- [What you should do]: In the article below about Nancy Pelosi's Taiwan trip, rewrite the paragraph that begins "House Speaker Nancy Pelosi wrapped up" as a short bulleted list that keeps its main facts.

- [Reading text]:
_ _ _ _ _
A March Towards World War 3? What Would Dr. Martin Luther King Jr. Say About Nancy Pelosi’s Escalatory Taiwan Trip?

A March Towards World War 3? What Would Dr. Martin Luther King Jr. Say About Nancy Pelosi’s Escalatory Taiwan Trip?


Photo by Tim Simons:

House Speaker Nancy Pelosi wrapped up her controversial visit to Taiwan on August 3. The trip outraged China, which has consistently vowed to take complete control of the self-governed island. Now, just one day after Pelosi finished her “pro-Democracy” tour of Taiwan, China has announced live-fire military drills circling around Taiwan.

Beijing, which regards Taiwan as Chinese territory, will conduct the drills from Aug. 4 to Aug. 7. 

Taiwan officials are complaining that the drills violate United Nations rules, invade Taiwan’s territorial space, and are a direct challenge to free air and sea navigation, CNBC reported.

The White House wasn’t happy with Pelosi’s trip either. Insiders say, President Joe Biden, although he could not stop her from going, he warned against it. As second in line in the presidential order of succession, Pelosi was the most senior U.S. official to visit Taiwan since then-House Speaker Newt Gingrich visited in 1997, Foreign Policy reported.
_ _ _ _ _
- [Records provided]:
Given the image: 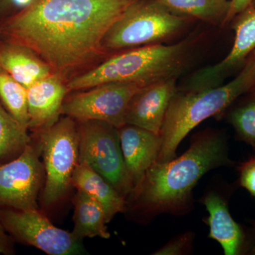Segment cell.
<instances>
[{
	"label": "cell",
	"instance_id": "7c38bea8",
	"mask_svg": "<svg viewBox=\"0 0 255 255\" xmlns=\"http://www.w3.org/2000/svg\"><path fill=\"white\" fill-rule=\"evenodd\" d=\"M200 202L209 212V216L204 220L209 226V237L221 245L224 254H248L251 241L243 228L231 216L227 196L221 191L211 190L203 196Z\"/></svg>",
	"mask_w": 255,
	"mask_h": 255
},
{
	"label": "cell",
	"instance_id": "4316f807",
	"mask_svg": "<svg viewBox=\"0 0 255 255\" xmlns=\"http://www.w3.org/2000/svg\"><path fill=\"white\" fill-rule=\"evenodd\" d=\"M254 233H253V238H252V241L251 242V246H250L249 251H248V255H255V221L254 224Z\"/></svg>",
	"mask_w": 255,
	"mask_h": 255
},
{
	"label": "cell",
	"instance_id": "d6986e66",
	"mask_svg": "<svg viewBox=\"0 0 255 255\" xmlns=\"http://www.w3.org/2000/svg\"><path fill=\"white\" fill-rule=\"evenodd\" d=\"M226 113L238 140L251 145L255 153V86L239 97Z\"/></svg>",
	"mask_w": 255,
	"mask_h": 255
},
{
	"label": "cell",
	"instance_id": "cb8c5ba5",
	"mask_svg": "<svg viewBox=\"0 0 255 255\" xmlns=\"http://www.w3.org/2000/svg\"><path fill=\"white\" fill-rule=\"evenodd\" d=\"M0 253L5 255L15 254L14 240L5 231L0 222Z\"/></svg>",
	"mask_w": 255,
	"mask_h": 255
},
{
	"label": "cell",
	"instance_id": "e0dca14e",
	"mask_svg": "<svg viewBox=\"0 0 255 255\" xmlns=\"http://www.w3.org/2000/svg\"><path fill=\"white\" fill-rule=\"evenodd\" d=\"M74 228L72 234L79 241L85 238L109 239L111 234L105 209L83 191L77 190L73 200Z\"/></svg>",
	"mask_w": 255,
	"mask_h": 255
},
{
	"label": "cell",
	"instance_id": "8992f818",
	"mask_svg": "<svg viewBox=\"0 0 255 255\" xmlns=\"http://www.w3.org/2000/svg\"><path fill=\"white\" fill-rule=\"evenodd\" d=\"M36 133L44 169L42 204L50 208L63 200L72 186L79 163L78 122L65 116Z\"/></svg>",
	"mask_w": 255,
	"mask_h": 255
},
{
	"label": "cell",
	"instance_id": "8fae6325",
	"mask_svg": "<svg viewBox=\"0 0 255 255\" xmlns=\"http://www.w3.org/2000/svg\"><path fill=\"white\" fill-rule=\"evenodd\" d=\"M177 78L151 82L132 97L124 122L160 134L169 104L178 91Z\"/></svg>",
	"mask_w": 255,
	"mask_h": 255
},
{
	"label": "cell",
	"instance_id": "ac0fdd59",
	"mask_svg": "<svg viewBox=\"0 0 255 255\" xmlns=\"http://www.w3.org/2000/svg\"><path fill=\"white\" fill-rule=\"evenodd\" d=\"M169 12L223 27L230 8V0H155Z\"/></svg>",
	"mask_w": 255,
	"mask_h": 255
},
{
	"label": "cell",
	"instance_id": "7a4b0ae2",
	"mask_svg": "<svg viewBox=\"0 0 255 255\" xmlns=\"http://www.w3.org/2000/svg\"><path fill=\"white\" fill-rule=\"evenodd\" d=\"M226 135L206 129L191 139L189 149L168 162L156 161L126 199V212L147 221L161 214H182L192 206V191L203 176L232 167Z\"/></svg>",
	"mask_w": 255,
	"mask_h": 255
},
{
	"label": "cell",
	"instance_id": "52a82bcc",
	"mask_svg": "<svg viewBox=\"0 0 255 255\" xmlns=\"http://www.w3.org/2000/svg\"><path fill=\"white\" fill-rule=\"evenodd\" d=\"M79 162H86L127 199L132 187L121 146L119 128L103 121H77Z\"/></svg>",
	"mask_w": 255,
	"mask_h": 255
},
{
	"label": "cell",
	"instance_id": "83f0119b",
	"mask_svg": "<svg viewBox=\"0 0 255 255\" xmlns=\"http://www.w3.org/2000/svg\"><path fill=\"white\" fill-rule=\"evenodd\" d=\"M252 5L255 7V0H253V2H252Z\"/></svg>",
	"mask_w": 255,
	"mask_h": 255
},
{
	"label": "cell",
	"instance_id": "4fadbf2b",
	"mask_svg": "<svg viewBox=\"0 0 255 255\" xmlns=\"http://www.w3.org/2000/svg\"><path fill=\"white\" fill-rule=\"evenodd\" d=\"M68 92L63 75L55 72L28 87V130L36 132L56 123Z\"/></svg>",
	"mask_w": 255,
	"mask_h": 255
},
{
	"label": "cell",
	"instance_id": "d4e9b609",
	"mask_svg": "<svg viewBox=\"0 0 255 255\" xmlns=\"http://www.w3.org/2000/svg\"><path fill=\"white\" fill-rule=\"evenodd\" d=\"M253 0H230V8L225 26L231 23L233 18L243 9L252 4Z\"/></svg>",
	"mask_w": 255,
	"mask_h": 255
},
{
	"label": "cell",
	"instance_id": "ffe728a7",
	"mask_svg": "<svg viewBox=\"0 0 255 255\" xmlns=\"http://www.w3.org/2000/svg\"><path fill=\"white\" fill-rule=\"evenodd\" d=\"M31 139L28 129L18 123L0 102V163L19 155Z\"/></svg>",
	"mask_w": 255,
	"mask_h": 255
},
{
	"label": "cell",
	"instance_id": "9c48e42d",
	"mask_svg": "<svg viewBox=\"0 0 255 255\" xmlns=\"http://www.w3.org/2000/svg\"><path fill=\"white\" fill-rule=\"evenodd\" d=\"M148 84L109 82L79 92L65 98L62 114L76 121H103L119 128L125 124L126 112L132 97Z\"/></svg>",
	"mask_w": 255,
	"mask_h": 255
},
{
	"label": "cell",
	"instance_id": "3957f363",
	"mask_svg": "<svg viewBox=\"0 0 255 255\" xmlns=\"http://www.w3.org/2000/svg\"><path fill=\"white\" fill-rule=\"evenodd\" d=\"M199 30L172 44L150 45L119 52L67 82L69 92L88 90L109 82L151 83L178 79L193 63L204 41L205 35Z\"/></svg>",
	"mask_w": 255,
	"mask_h": 255
},
{
	"label": "cell",
	"instance_id": "ba28073f",
	"mask_svg": "<svg viewBox=\"0 0 255 255\" xmlns=\"http://www.w3.org/2000/svg\"><path fill=\"white\" fill-rule=\"evenodd\" d=\"M0 222L14 241L34 247L46 254H86L81 241L74 237L72 233L55 226L38 208H0Z\"/></svg>",
	"mask_w": 255,
	"mask_h": 255
},
{
	"label": "cell",
	"instance_id": "2e32d148",
	"mask_svg": "<svg viewBox=\"0 0 255 255\" xmlns=\"http://www.w3.org/2000/svg\"><path fill=\"white\" fill-rule=\"evenodd\" d=\"M72 186L83 191L105 209L107 222L116 215L126 212L125 198L86 162H79L72 177Z\"/></svg>",
	"mask_w": 255,
	"mask_h": 255
},
{
	"label": "cell",
	"instance_id": "30bf717a",
	"mask_svg": "<svg viewBox=\"0 0 255 255\" xmlns=\"http://www.w3.org/2000/svg\"><path fill=\"white\" fill-rule=\"evenodd\" d=\"M41 147L31 141L19 155L0 163V208L38 209L37 199L44 182Z\"/></svg>",
	"mask_w": 255,
	"mask_h": 255
},
{
	"label": "cell",
	"instance_id": "6da1fadb",
	"mask_svg": "<svg viewBox=\"0 0 255 255\" xmlns=\"http://www.w3.org/2000/svg\"><path fill=\"white\" fill-rule=\"evenodd\" d=\"M133 1L32 0L1 31L63 75L105 53L104 37Z\"/></svg>",
	"mask_w": 255,
	"mask_h": 255
},
{
	"label": "cell",
	"instance_id": "44dd1931",
	"mask_svg": "<svg viewBox=\"0 0 255 255\" xmlns=\"http://www.w3.org/2000/svg\"><path fill=\"white\" fill-rule=\"evenodd\" d=\"M0 102L18 123L28 130L27 89L1 69Z\"/></svg>",
	"mask_w": 255,
	"mask_h": 255
},
{
	"label": "cell",
	"instance_id": "9a60e30c",
	"mask_svg": "<svg viewBox=\"0 0 255 255\" xmlns=\"http://www.w3.org/2000/svg\"><path fill=\"white\" fill-rule=\"evenodd\" d=\"M0 69L26 89L54 73L31 48L13 41L0 45Z\"/></svg>",
	"mask_w": 255,
	"mask_h": 255
},
{
	"label": "cell",
	"instance_id": "484cf974",
	"mask_svg": "<svg viewBox=\"0 0 255 255\" xmlns=\"http://www.w3.org/2000/svg\"><path fill=\"white\" fill-rule=\"evenodd\" d=\"M11 0H0V13L9 12L11 11Z\"/></svg>",
	"mask_w": 255,
	"mask_h": 255
},
{
	"label": "cell",
	"instance_id": "603a6c76",
	"mask_svg": "<svg viewBox=\"0 0 255 255\" xmlns=\"http://www.w3.org/2000/svg\"><path fill=\"white\" fill-rule=\"evenodd\" d=\"M238 170L240 174V185L255 197V155L240 163Z\"/></svg>",
	"mask_w": 255,
	"mask_h": 255
},
{
	"label": "cell",
	"instance_id": "5bb4252c",
	"mask_svg": "<svg viewBox=\"0 0 255 255\" xmlns=\"http://www.w3.org/2000/svg\"><path fill=\"white\" fill-rule=\"evenodd\" d=\"M119 133L124 162L133 189L146 171L157 160L162 137L160 134L128 124L119 128Z\"/></svg>",
	"mask_w": 255,
	"mask_h": 255
},
{
	"label": "cell",
	"instance_id": "5b68a950",
	"mask_svg": "<svg viewBox=\"0 0 255 255\" xmlns=\"http://www.w3.org/2000/svg\"><path fill=\"white\" fill-rule=\"evenodd\" d=\"M195 20L177 16L155 0H135L104 37L107 52L124 51L150 45L166 44L187 33Z\"/></svg>",
	"mask_w": 255,
	"mask_h": 255
},
{
	"label": "cell",
	"instance_id": "277c9868",
	"mask_svg": "<svg viewBox=\"0 0 255 255\" xmlns=\"http://www.w3.org/2000/svg\"><path fill=\"white\" fill-rule=\"evenodd\" d=\"M255 86V50L247 58L233 80L199 92L178 90L169 104L161 129L162 146L157 162L176 157L178 146L191 130L206 119L219 117L241 96Z\"/></svg>",
	"mask_w": 255,
	"mask_h": 255
},
{
	"label": "cell",
	"instance_id": "7402d4cb",
	"mask_svg": "<svg viewBox=\"0 0 255 255\" xmlns=\"http://www.w3.org/2000/svg\"><path fill=\"white\" fill-rule=\"evenodd\" d=\"M194 234L186 232L171 240L165 246L155 252V255H180L187 254L192 246Z\"/></svg>",
	"mask_w": 255,
	"mask_h": 255
}]
</instances>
_ _ _ _ _
- [Answer to the problem]:
- House Speaker Nancy Pelosi finished her controversial visit to Taiwan on August 3.
- The trip outraged China, which has vowed to take complete control of the self-governed island.
- One day after the visit ended, China announced live-fire military drills around Taiwan.